§ **Assignment**
Copy every record exactly, leaving the pictures out.

§ **Dataset excerpts**

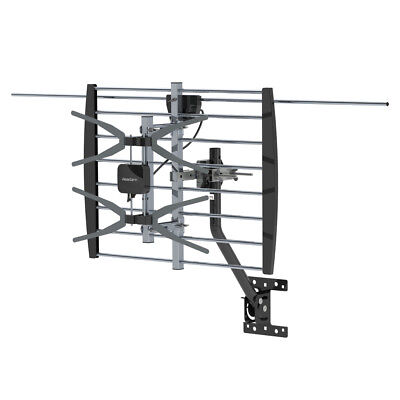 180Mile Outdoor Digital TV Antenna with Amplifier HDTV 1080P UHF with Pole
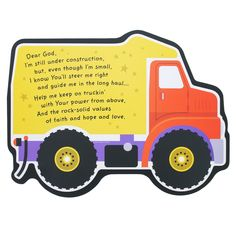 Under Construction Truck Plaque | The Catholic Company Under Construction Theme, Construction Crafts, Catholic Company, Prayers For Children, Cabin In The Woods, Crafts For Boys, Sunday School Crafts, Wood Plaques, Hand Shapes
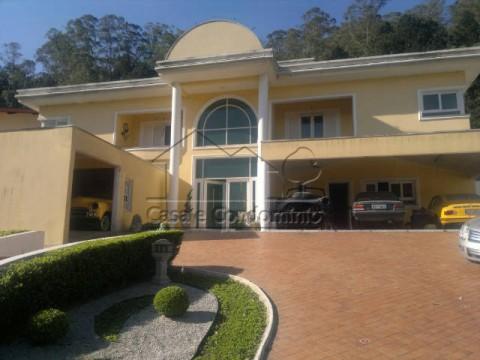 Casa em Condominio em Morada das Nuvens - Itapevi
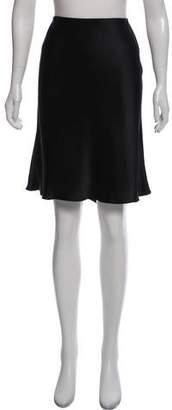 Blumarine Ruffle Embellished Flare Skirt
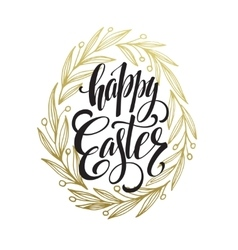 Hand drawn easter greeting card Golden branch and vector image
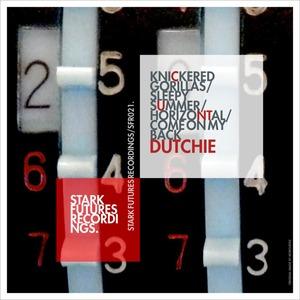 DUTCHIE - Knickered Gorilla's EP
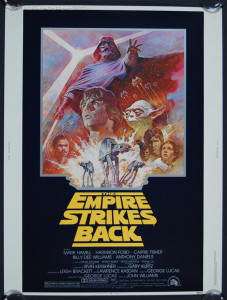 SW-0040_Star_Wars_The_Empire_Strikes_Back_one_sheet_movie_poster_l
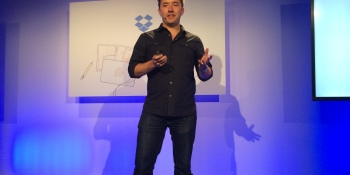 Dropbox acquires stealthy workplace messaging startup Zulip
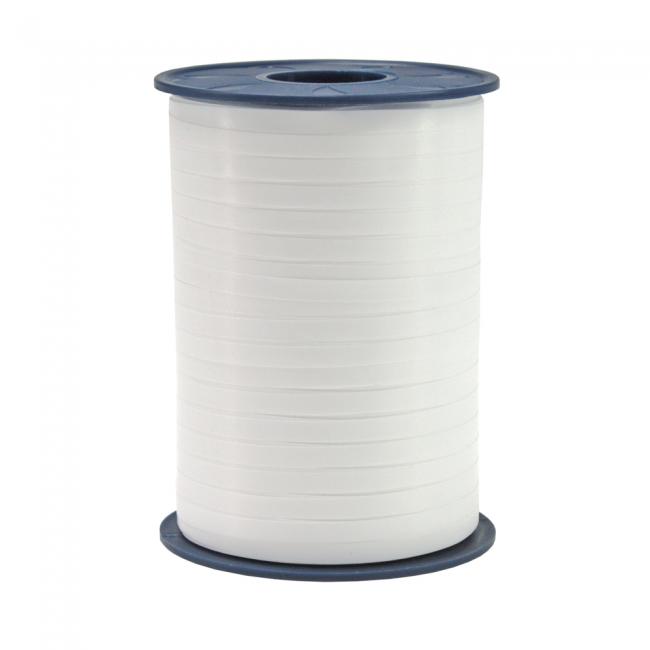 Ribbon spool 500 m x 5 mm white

§ **Reply to the exercise**
 180Mile Outdoor Digital TV Antenna with Amplifier HDTV 1080P UHF with Pole
 Under Construction Truck Plaque | The Catholic Company Under Construction Theme, Construction Crafts, Catholic Company, Prayers For Children, Cabin In The Woods, Crafts For Boys, Sunday School Crafts, Wood Plaques, Hand Shapes
 Casa em Condominio em Morada das Nuvens - Itapevi
 Blumarine Ruffle Embellished Flare Skirt
 Hand drawn easter greeting card Golden branch and vector image
 DUTCHIE - Knickered Gorilla's EP
 SW-0040_Star_Wars_The_Empire_Strikes_Back_one_sheet_movie_poster_l
 Dropbox acquires stealthy workplace messaging startup Zulip
 Ribbon spool 500 m x 5 mm white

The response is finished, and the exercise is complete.